Liars have yet to take over the world, or even headline Brixton Academy, which is kind of absurd – I’ve never heard a bad word said against them, they bash out a critically acclaimed album every two years like clockwork, they get a decent amount of press, they're perennially hip, in Drum's Not Dead they have a Bona Fide Modern Indie Classic to their name, and for all their moments of glorious atonality, anybody who says they don’t possess bangers is a fool.
For all that, their popularity has stubbornly remained on the large side of culty. Their constant shifts in musical direction must surely be partly of it, resulting in something of a one-in-one-out policy for fans, whereby the New Rock Revolution hipsters who dug They Threw Us All In a Trench and Stuck a Monument On Top were terrified by They Were Wrong, So We Drowned, the Drum's Not Dead crowd were freaked out by the snarling rock of Liars, and so on and so forth.
My more convoluted theory is that people don’t form the emotional attachment to Liars that they form with other bands, for the simple reason that Liars have no interest in forming an emotional attachment with them. That’s not to say that Liars aren’t nice chaps – they’re lovely! – but that each record is so hermetically sealed from both the rest of the band's catalogue and from any possible consideration of the an audience that the band has effectively muted the culmulative impact of its own work.
Seventh set Mess illustrates this perfectly. Being a Liars album, it is magnificent. But it could not give less of a shit about the fact you think that. This is rammed home by the fact that it is, in theory, Liars’ ‘dance’ record, a thing of pounding beats and pulsing electronic rhythms. With most dance music, though, you feel the makers considered your feelings – they usually want to make you dance, sometimes they want you to chill out, sometimes freak out. Mess doesn't care about any of that - it's simply great, primal slabs of electronic sound hewn into towering constructs that exist for no other purpose than to be Liars songs.

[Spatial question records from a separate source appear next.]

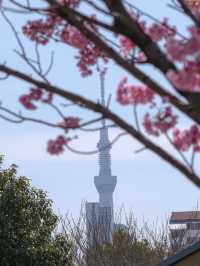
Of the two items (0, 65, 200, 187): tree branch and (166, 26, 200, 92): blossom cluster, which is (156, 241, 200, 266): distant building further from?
(166, 26, 200, 92): blossom cluster

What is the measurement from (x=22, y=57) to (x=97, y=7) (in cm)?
73

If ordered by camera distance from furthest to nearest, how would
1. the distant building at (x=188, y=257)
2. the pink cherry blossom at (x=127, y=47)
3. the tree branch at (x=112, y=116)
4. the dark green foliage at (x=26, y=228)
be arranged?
1. the dark green foliage at (x=26, y=228)
2. the distant building at (x=188, y=257)
3. the pink cherry blossom at (x=127, y=47)
4. the tree branch at (x=112, y=116)

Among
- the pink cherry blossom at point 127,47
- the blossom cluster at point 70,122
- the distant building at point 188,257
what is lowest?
the distant building at point 188,257

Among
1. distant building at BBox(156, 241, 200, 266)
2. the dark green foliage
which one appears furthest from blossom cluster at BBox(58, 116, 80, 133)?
the dark green foliage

“They built a fax machine” growls Angus Andrew on standout track ‘Pro Anti Anti’, a monolith of buzzing synth breakdowns and thick, warlike beats. I literally don’t have the first clue what he’s talking about. I can’t even make out the next line. And it is awesome in the literal sense, like stumbling upon some forgotten tribe performing an ancient, bloody rite in the middle of a forgotten forest, unheeding of your presence.
“Use my socks, smell my socks” declares a robotic voice on opener ‘Mask Maker’, which shooms in on waves of limpid pulses… you never gets the impression it’s supposed to be funny, you never get the impression that the repetitive beats were actually put there to be danced to… Liars have simply co-opted the electronic formula to make a song about… fuck knows what, but it sounds amazing. ‘Vox Tuned to D.E.D.’ is a muscular, precise glitch and rumble, thick, slow and relentless, the electronics an atmospheric backdrop, a pulpit for Andrew’s bassy rumble, from which he roars lines like “I’m not a teacher, I can’t explain the reasons why” as if they were dark prophecies.
Where the beat speeds up, you can dance to it – the glitchy ‘I’m No Good’ is pretty pumping, if you ignore the caffeinated synth buzz that underpins it, and the panic in Andrew's voice. ‘Mess on a Mission’ is technical, spacious, thoughtful, before that yelped “amessonamission” rips into it with a hilarious pogo-friendly chorus.
What’s striking about Mess is how the same building blocks are used to make all the songs – the beats advance at the same sub-dancefloor tempo, almost tribal tempo; the same low-pitched buzzes and bleeps and glitches are reassembled in different forms; the same sort of high pitched drifts of backing vocals are there again and again, Andrew often deploys substantially the same vocal cadence. And they all throb with the same brooding power – a cold, exhilarating wash, more potent and less vulnerable than Sisterworld or WIXIW. The homogeneity of sound is fascinating and oppressive and inscrutable, a brooding cosmic puzzle that Liars keep rearranging to new effects and opaque ends. When a shower of plucked, metallic strings cut mellifluously into closer ‘Left Speaker Blown’ it’s the first completely new sound we’ve heard in well over 30 minutes, and dazzling for it, a small sonic coup.
Broodingly singular dance music/not dance music, it’s another fine album from Liars. Of course it is. And in a couple of years the Mess Liars will be dead and they’ll have reincarnated in a new form. The music will march on, unsentimental, and we'll move on too. But for now, we have Mess, and it is fantastic.